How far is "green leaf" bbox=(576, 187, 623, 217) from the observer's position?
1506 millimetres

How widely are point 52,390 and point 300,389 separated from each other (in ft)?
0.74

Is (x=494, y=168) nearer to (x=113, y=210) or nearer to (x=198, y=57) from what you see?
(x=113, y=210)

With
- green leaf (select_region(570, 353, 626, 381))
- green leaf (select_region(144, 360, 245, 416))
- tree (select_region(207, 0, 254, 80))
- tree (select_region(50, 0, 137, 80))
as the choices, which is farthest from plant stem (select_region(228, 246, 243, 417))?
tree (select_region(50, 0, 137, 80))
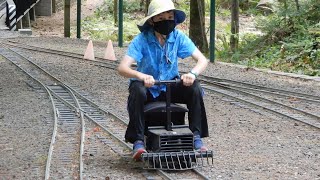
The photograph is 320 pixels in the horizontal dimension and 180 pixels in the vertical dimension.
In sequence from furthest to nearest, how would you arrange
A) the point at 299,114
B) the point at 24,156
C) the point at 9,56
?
the point at 9,56 < the point at 299,114 < the point at 24,156

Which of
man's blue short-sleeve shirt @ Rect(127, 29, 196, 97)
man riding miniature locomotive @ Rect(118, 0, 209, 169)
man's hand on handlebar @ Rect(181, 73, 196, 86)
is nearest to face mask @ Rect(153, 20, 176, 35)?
man riding miniature locomotive @ Rect(118, 0, 209, 169)

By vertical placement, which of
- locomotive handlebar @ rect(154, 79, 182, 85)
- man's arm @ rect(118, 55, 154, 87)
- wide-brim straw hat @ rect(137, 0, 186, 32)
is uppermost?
wide-brim straw hat @ rect(137, 0, 186, 32)

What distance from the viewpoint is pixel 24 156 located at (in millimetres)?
8773

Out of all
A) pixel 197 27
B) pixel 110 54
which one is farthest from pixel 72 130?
pixel 197 27

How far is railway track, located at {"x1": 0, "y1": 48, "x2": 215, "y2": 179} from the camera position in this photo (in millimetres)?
7895

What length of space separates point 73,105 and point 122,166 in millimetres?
4863

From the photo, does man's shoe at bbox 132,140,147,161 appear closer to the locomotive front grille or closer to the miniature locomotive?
the miniature locomotive

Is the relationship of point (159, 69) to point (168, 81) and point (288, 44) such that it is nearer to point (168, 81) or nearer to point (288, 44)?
point (168, 81)

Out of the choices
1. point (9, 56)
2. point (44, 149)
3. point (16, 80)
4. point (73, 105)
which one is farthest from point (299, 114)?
point (9, 56)

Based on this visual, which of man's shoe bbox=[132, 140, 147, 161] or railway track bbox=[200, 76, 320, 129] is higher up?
railway track bbox=[200, 76, 320, 129]

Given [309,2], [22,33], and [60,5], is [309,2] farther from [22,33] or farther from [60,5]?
[60,5]

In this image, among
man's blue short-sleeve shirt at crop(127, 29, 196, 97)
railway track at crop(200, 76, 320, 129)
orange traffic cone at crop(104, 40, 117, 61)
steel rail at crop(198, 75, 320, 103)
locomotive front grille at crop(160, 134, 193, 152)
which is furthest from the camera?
orange traffic cone at crop(104, 40, 117, 61)

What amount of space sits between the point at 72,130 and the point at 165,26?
10.8 feet

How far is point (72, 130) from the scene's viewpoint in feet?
34.3
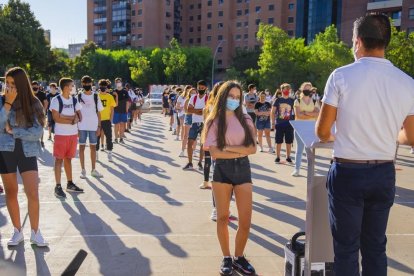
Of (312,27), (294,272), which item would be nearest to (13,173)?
(294,272)

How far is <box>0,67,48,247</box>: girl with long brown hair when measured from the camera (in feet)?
16.5

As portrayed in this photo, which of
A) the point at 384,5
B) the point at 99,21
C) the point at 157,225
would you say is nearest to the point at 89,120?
the point at 157,225

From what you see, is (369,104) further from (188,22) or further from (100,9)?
(100,9)

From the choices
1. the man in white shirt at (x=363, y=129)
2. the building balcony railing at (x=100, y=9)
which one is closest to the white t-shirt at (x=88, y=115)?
the man in white shirt at (x=363, y=129)

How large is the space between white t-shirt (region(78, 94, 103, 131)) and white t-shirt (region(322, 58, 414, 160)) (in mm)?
7081

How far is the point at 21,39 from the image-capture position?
44594 millimetres

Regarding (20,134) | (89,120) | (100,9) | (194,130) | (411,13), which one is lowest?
(194,130)

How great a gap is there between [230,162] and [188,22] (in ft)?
364

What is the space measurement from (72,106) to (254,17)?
89.5m

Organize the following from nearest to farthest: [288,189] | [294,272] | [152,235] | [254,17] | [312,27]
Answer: [294,272]
[152,235]
[288,189]
[312,27]
[254,17]

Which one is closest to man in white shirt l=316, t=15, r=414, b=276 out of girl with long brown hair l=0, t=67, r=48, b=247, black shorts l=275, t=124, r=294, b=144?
girl with long brown hair l=0, t=67, r=48, b=247

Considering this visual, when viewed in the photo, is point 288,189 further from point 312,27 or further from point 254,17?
point 254,17

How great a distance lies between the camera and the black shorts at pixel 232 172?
4.50 meters

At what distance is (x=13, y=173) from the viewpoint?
5125 millimetres
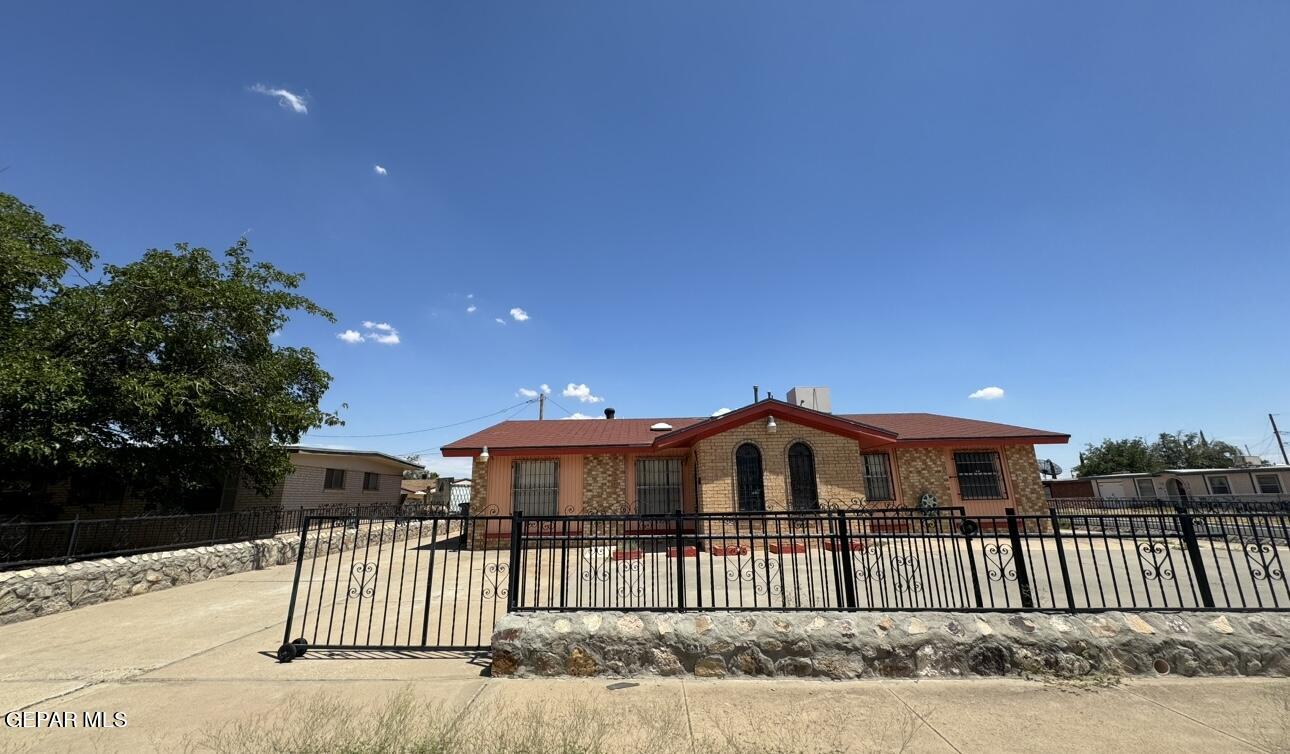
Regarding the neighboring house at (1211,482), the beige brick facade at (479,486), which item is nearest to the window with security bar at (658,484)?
the beige brick facade at (479,486)

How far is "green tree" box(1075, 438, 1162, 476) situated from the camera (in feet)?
153

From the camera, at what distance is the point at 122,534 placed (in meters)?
11.9

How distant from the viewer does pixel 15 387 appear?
8227mm

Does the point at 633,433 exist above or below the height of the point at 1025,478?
above

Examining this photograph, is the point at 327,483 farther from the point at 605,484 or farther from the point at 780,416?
the point at 780,416

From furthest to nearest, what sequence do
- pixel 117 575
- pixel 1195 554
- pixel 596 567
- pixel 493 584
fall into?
pixel 493 584 < pixel 117 575 < pixel 596 567 < pixel 1195 554

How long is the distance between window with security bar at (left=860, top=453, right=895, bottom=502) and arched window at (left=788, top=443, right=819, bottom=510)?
3495 millimetres

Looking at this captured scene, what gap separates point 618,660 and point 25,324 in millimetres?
14526

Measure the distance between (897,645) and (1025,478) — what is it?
14.5 m

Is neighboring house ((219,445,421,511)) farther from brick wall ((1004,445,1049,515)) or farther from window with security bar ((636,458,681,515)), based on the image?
brick wall ((1004,445,1049,515))

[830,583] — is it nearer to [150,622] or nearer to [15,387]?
[150,622]

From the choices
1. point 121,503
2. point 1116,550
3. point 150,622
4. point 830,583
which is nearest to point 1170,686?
point 830,583

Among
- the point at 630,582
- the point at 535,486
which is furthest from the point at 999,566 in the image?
the point at 535,486

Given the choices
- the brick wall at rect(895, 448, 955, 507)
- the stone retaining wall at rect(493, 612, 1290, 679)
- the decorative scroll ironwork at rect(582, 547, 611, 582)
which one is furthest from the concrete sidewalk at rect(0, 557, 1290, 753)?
the brick wall at rect(895, 448, 955, 507)
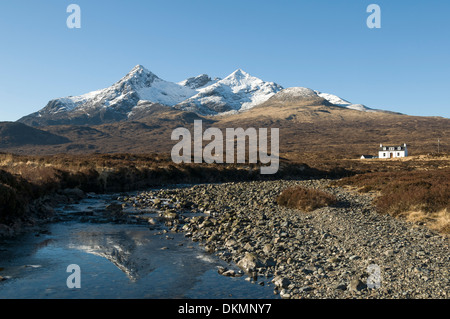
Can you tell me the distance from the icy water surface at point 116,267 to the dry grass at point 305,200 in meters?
8.95

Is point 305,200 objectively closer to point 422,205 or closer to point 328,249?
point 422,205

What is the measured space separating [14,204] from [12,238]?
251 centimetres

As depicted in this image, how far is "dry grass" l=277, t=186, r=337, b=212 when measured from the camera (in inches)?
872

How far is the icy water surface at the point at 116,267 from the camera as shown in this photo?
34.3ft

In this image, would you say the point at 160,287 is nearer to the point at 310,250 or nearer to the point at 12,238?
the point at 310,250

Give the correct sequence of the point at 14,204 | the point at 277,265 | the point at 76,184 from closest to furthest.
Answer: the point at 277,265 → the point at 14,204 → the point at 76,184

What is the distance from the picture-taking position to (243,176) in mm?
53969

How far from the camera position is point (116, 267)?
12.9 m

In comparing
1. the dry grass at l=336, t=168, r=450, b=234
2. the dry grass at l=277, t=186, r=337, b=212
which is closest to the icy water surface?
the dry grass at l=277, t=186, r=337, b=212

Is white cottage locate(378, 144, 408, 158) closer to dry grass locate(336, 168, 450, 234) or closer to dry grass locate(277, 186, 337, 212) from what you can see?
dry grass locate(336, 168, 450, 234)

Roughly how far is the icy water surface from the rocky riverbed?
3.03 ft

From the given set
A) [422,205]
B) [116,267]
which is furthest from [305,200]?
[116,267]

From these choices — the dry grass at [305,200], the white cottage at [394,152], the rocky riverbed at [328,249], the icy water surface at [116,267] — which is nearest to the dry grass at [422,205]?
the rocky riverbed at [328,249]

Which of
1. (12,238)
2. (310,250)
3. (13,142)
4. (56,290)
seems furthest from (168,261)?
(13,142)
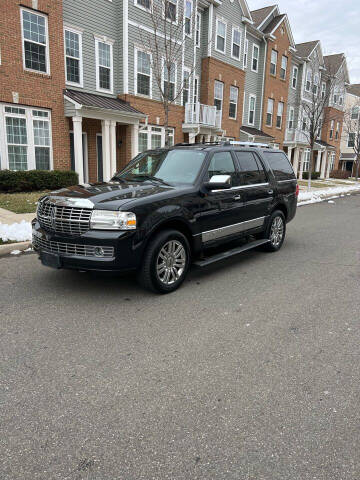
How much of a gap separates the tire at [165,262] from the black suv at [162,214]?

=====

## Aufgabe
Gib bitte die Einträge oben vom ersten bis einschließlich der Zeile, die „the point at 9,56 <“ enthält, wortgetreu wieder. Lass die Bilder dabei weg.

## Vollständige Antwort
How far is "green leaf" bbox=(576, 187, 623, 217) from the observer's position?
1506 millimetres

How widely are point 52,390 and point 300,389 separated from each other (in ft)?
0.74

Is (x=494, y=168) nearer to (x=113, y=210) or nearer to (x=198, y=57) from what you see?
(x=113, y=210)

With
- green leaf (select_region(570, 353, 626, 381))
- green leaf (select_region(144, 360, 245, 416))
- tree (select_region(207, 0, 254, 80))
- tree (select_region(50, 0, 137, 80))
as the choices, which is farthest from plant stem (select_region(228, 246, 243, 417))?
tree (select_region(50, 0, 137, 80))
The photograph is 320 pixels in the horizontal dimension and 180 pixels in the vertical dimension.
In sequence from furthest to nearest, how would you arrange
A) the point at 299,114
B) the point at 24,156
C) the point at 9,56
?
the point at 9,56 < the point at 299,114 < the point at 24,156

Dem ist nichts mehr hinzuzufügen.